┌────────

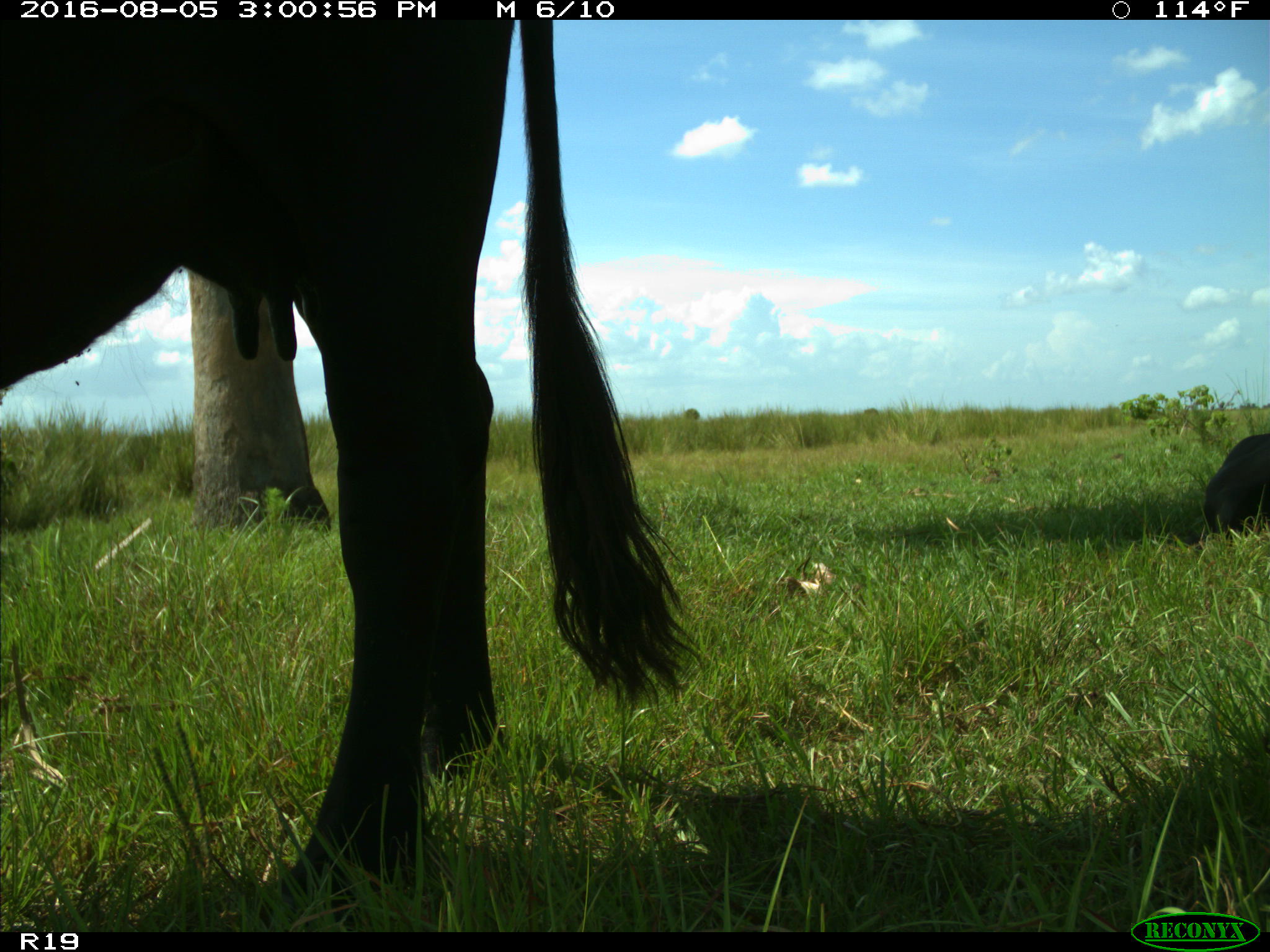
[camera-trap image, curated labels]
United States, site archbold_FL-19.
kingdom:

└────────
┌────────

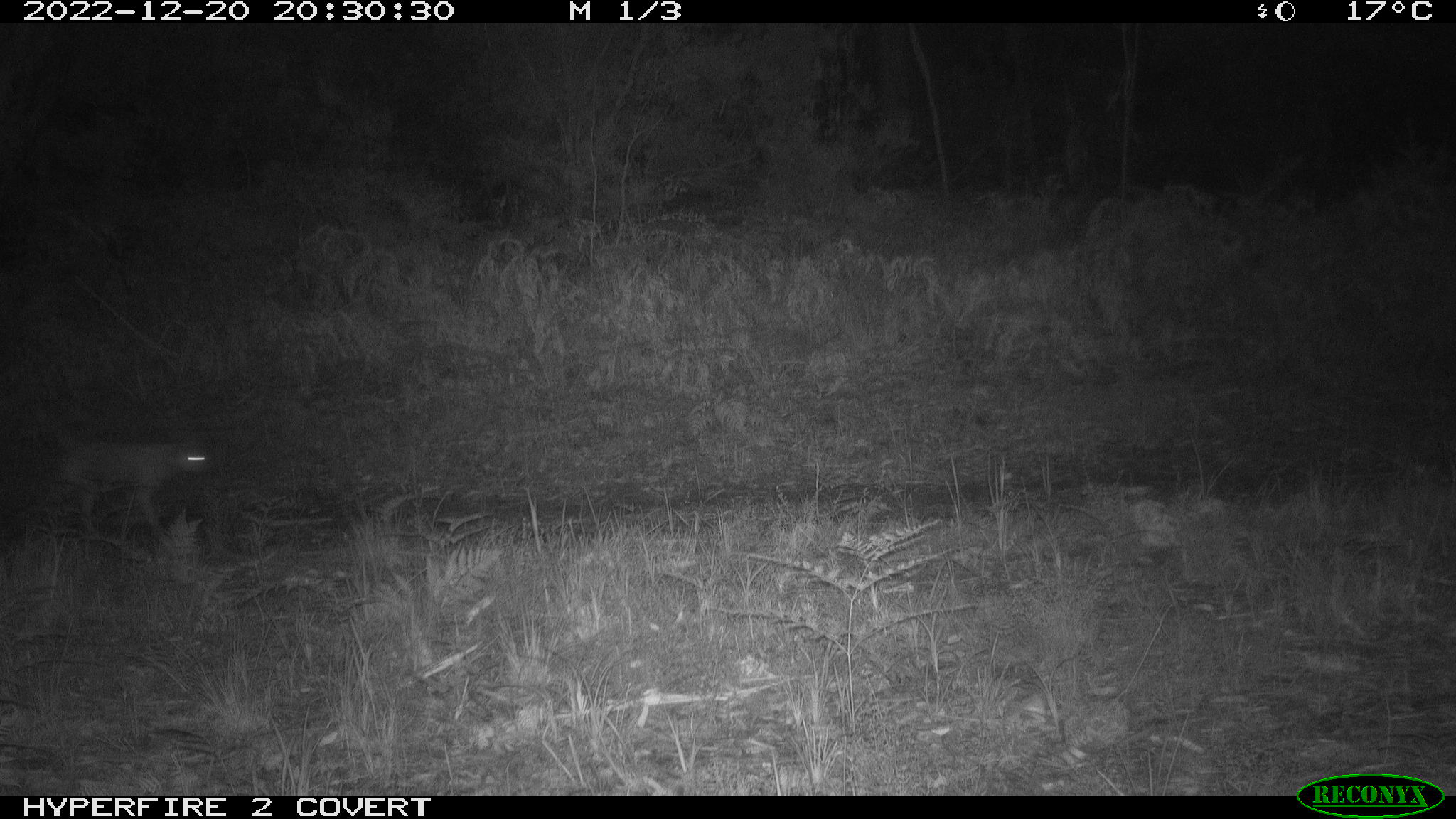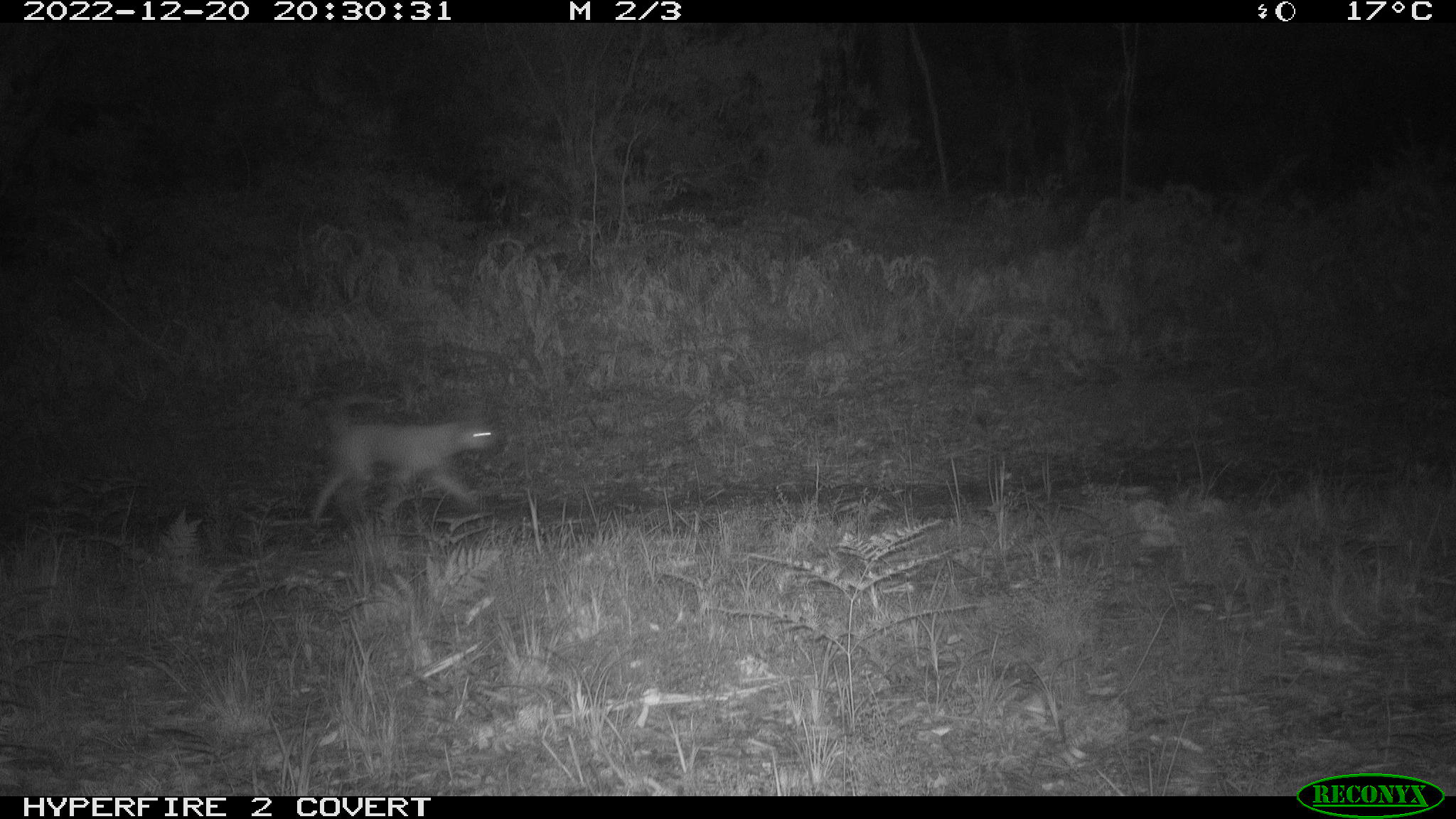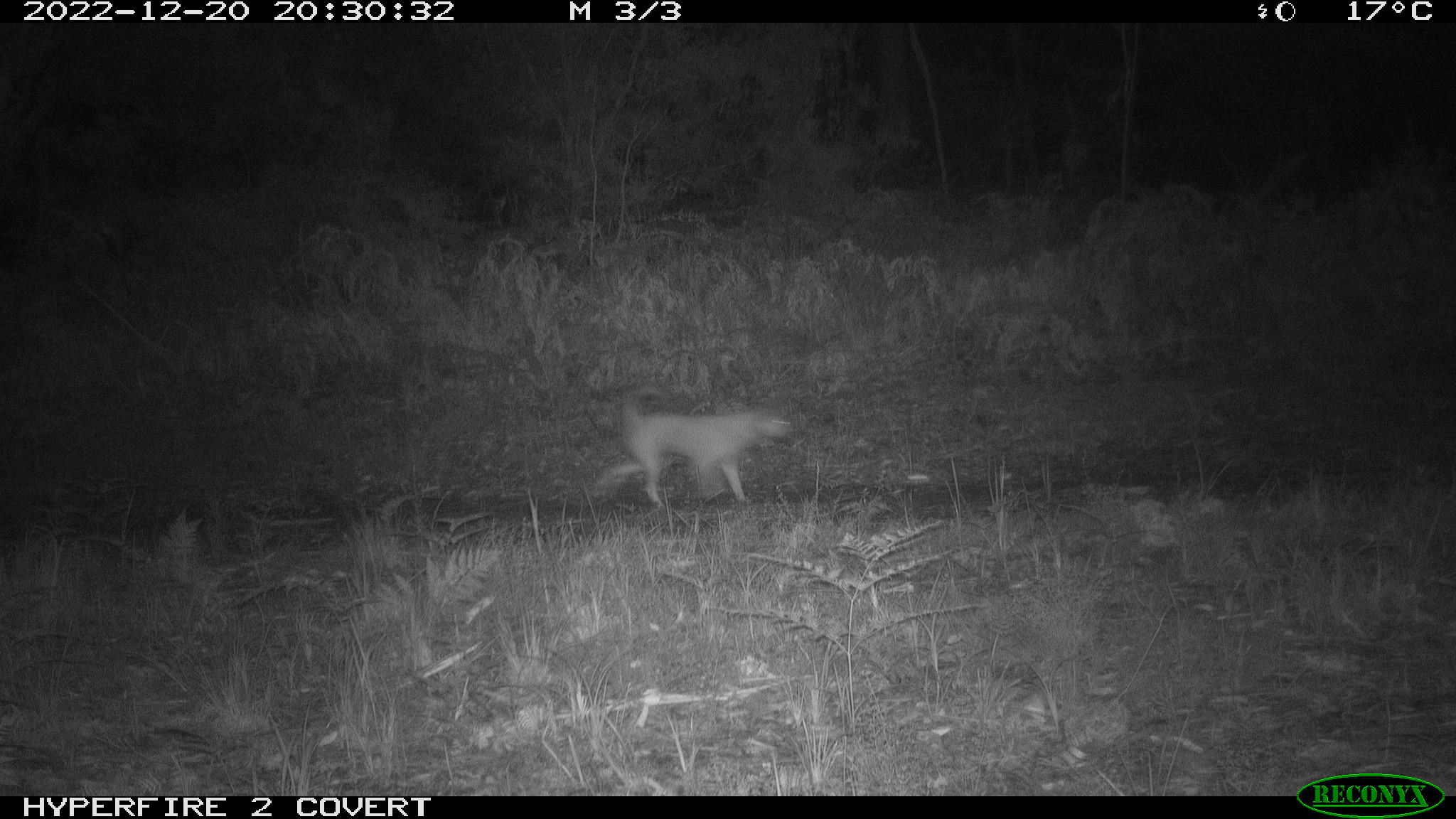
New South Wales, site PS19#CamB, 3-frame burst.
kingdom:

└────────

### DIRECTIONS
Provide only the number of lines in the records containing the string "site".

### RESULT OF THE EXERCISE
2